**Records shown**
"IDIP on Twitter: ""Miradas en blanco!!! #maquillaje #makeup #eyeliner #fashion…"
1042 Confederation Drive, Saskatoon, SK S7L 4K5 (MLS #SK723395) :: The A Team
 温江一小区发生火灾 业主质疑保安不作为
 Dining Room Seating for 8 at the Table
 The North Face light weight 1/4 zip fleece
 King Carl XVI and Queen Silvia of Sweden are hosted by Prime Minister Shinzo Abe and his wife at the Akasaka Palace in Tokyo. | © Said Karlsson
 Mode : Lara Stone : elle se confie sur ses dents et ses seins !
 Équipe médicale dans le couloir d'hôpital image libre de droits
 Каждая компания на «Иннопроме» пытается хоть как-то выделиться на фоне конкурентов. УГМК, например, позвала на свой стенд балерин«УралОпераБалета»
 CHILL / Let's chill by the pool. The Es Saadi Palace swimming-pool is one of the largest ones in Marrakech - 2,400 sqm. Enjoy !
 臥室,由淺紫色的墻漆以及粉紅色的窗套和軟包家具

**What you have to do**
The answer is the line with "Équipe médicale dans" plus every line after it to the last line of the entries above, copied exactly and with no other lines.

**Completed exercise**
 Équipe médicale dans le couloir d'hôpital image libre de droits
 Каждая компания на «Иннопроме» пытается хоть как-то выделиться на фоне конкурентов. УГМК, например, позвала на свой стенд балерин«УралОпераБалета»
 CHILL / Let's chill by the pool. The Es Saadi Palace swimming-pool is one of the largest ones in Marrakech - 2,400 sqm. Enjoy !
 臥室,由淺紫色的墻漆以及粉紅色的窗套和軟包家具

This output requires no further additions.